He probably never said it but many attribute to Luther a famous quote that if he knew the world would end tomorrow he “would plant a tree today”. Whether he said it or not it sounds like something Luther would say. His articulation of the faith was incredible. “For whatever reason, in the ineffable wisdom of God, the speech of Martin Luther rang clear where others merely mumbled,” says American Evangelical theologian Mark Noll, in “First Things” back in 1992. Luther’s preaching resonates with a knowledge that he is placed in the great story of God by the suffering and death of Christ.
Luther didn’t just preach about hell, he was there in his self conscious desire to appease God. Luther didn’t just preach about heaven, he was there when the Spirit revealed to him the Gospel. Luther didn’t just narrate the events of the Nativity, he was there every Lord’s Day when Christ was born anew in his heart and gifted to him again in the Holy Supper. He didn’t just talk about Calvary; he was there and knew that every drop of blood and every groan was brought about by what he was and what he had done by “his fault, his own fault, his own most grievous fault”. He didn’t just talk about discipleship and taking up the cross and following Christ, he did it when the world and the flesh and the devil tried to destroy him because of Christ and the Gospel. He didn’t narrate the Gospel, he lived in it. He was not an actor reading a script, he was a living member of the body of Christ living in Christ’s story, proclaiming with a living voice a living Savior.

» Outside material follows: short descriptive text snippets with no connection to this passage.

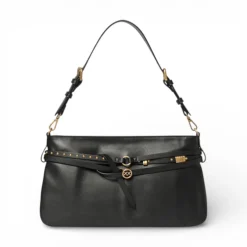 Borsa a spalla media Belt Bag in pelle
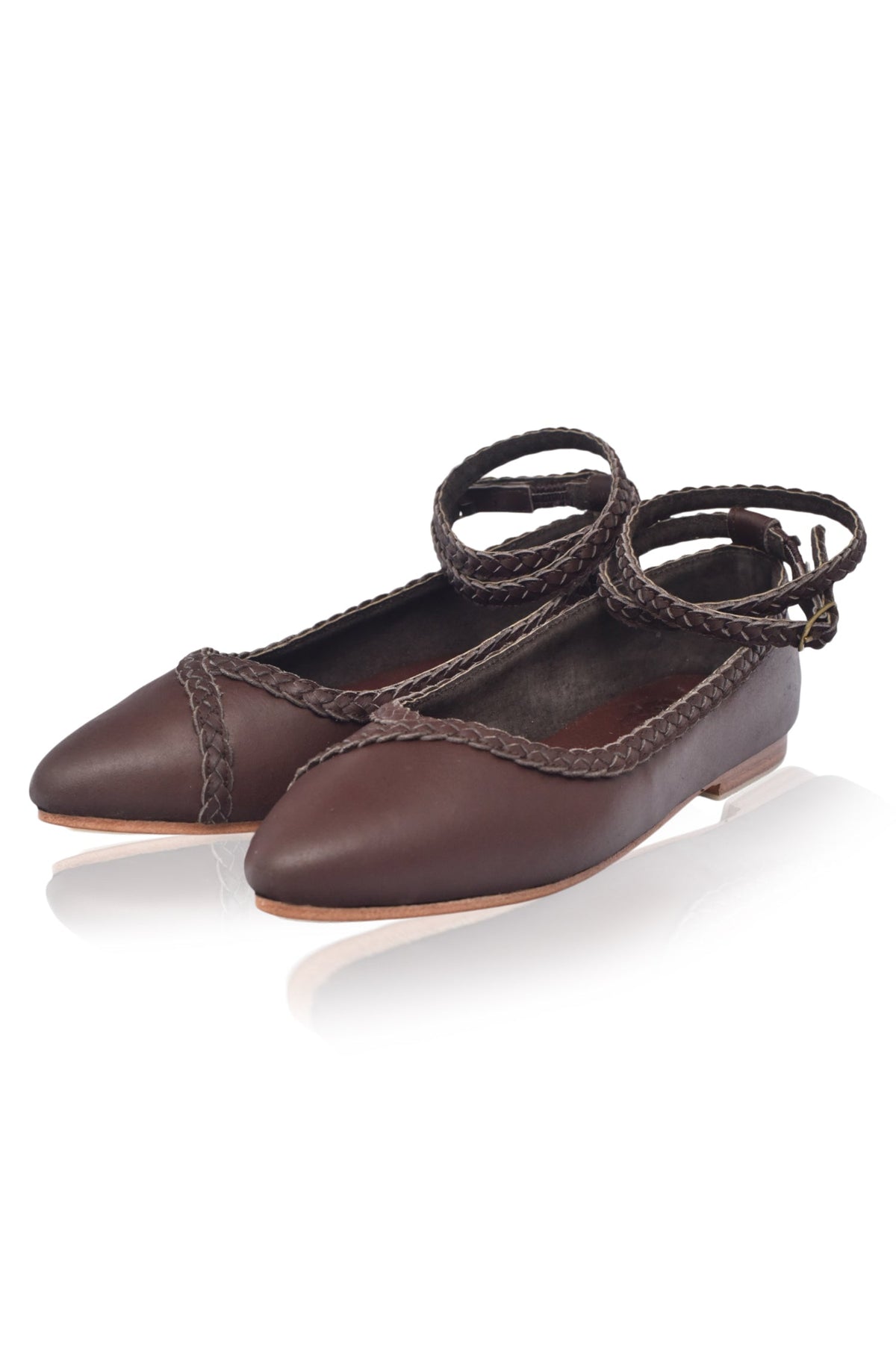 Soiree Braided Pointed Toe Flats-2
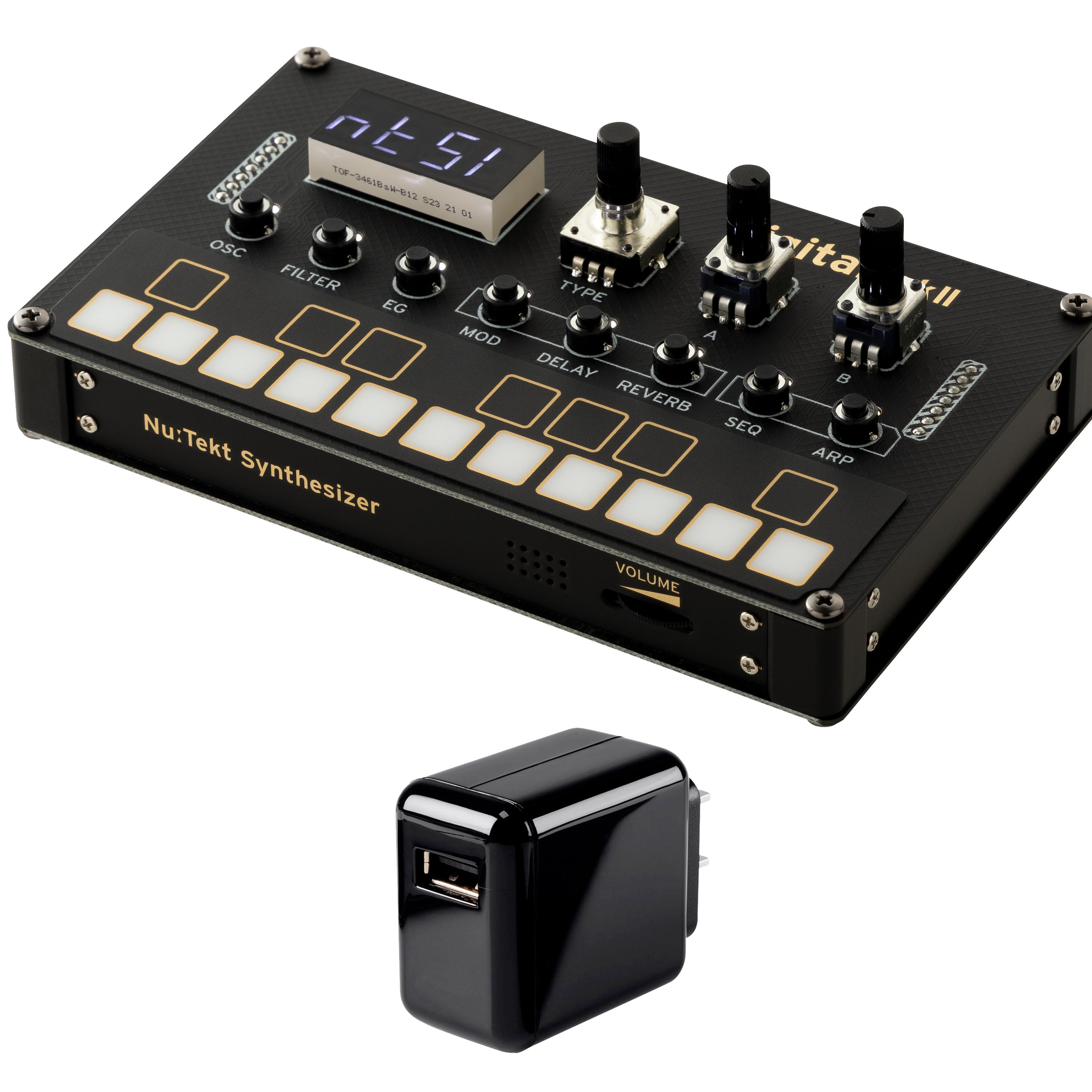 Korg Nu:Tekt NTS-1 Digital Kit MkII Programmable Synthesizer POWER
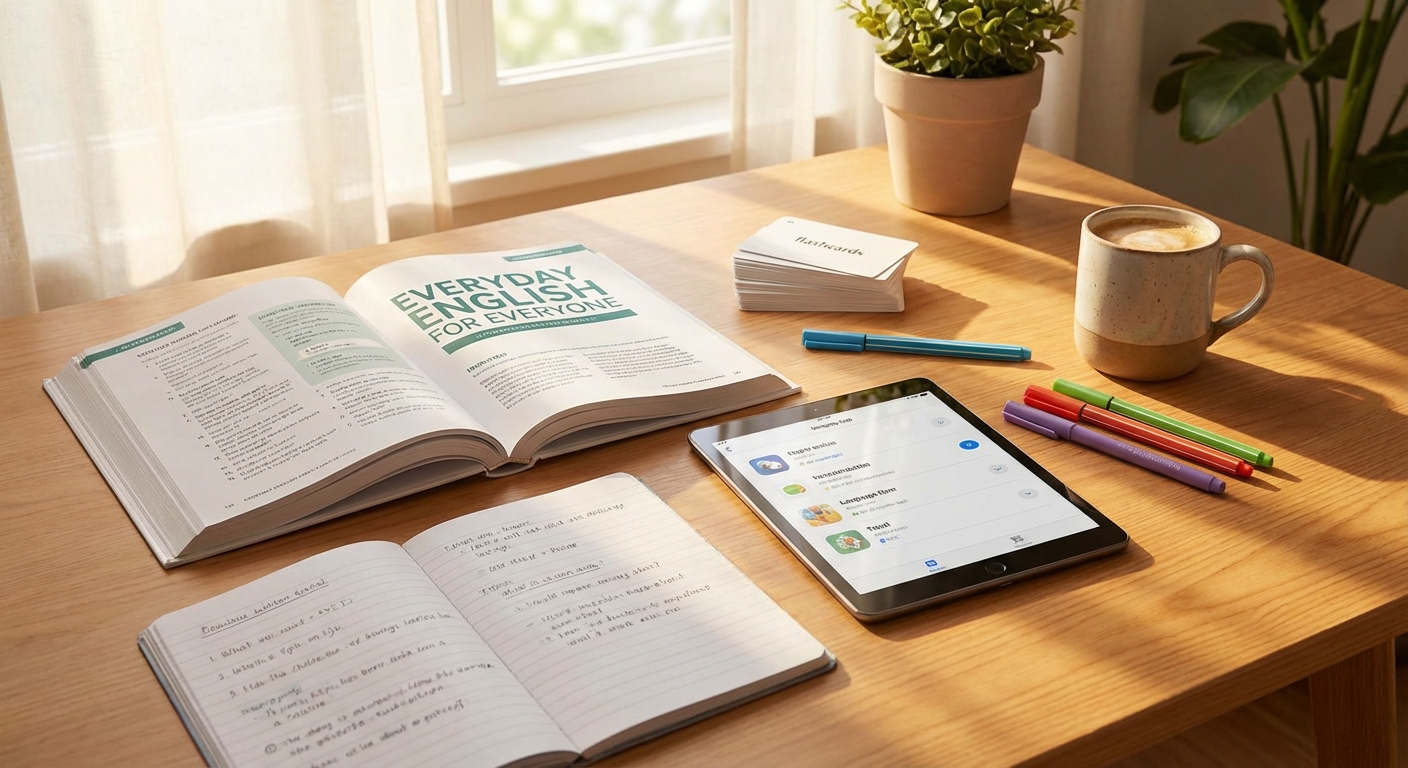 영어 교재와 학습 도구들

The tree being planted at a Project 24 Center in Kenya in a time when the world seems to be coming apart is a part of what we are as Lutherans. Translated into the story of God by God’s action in Christ we are free to live in Christ and our neighbors. “These are the two things in which a Christian is to exercise himself, the one that he draws Christ into himself, and that by faith he makes him his own, appropriates to himself the treasures of Christ and confidently builds upon them; the other that he condescends to his neighbor and lets him share in that which he has received, even as he shares in the treasures of Christ”.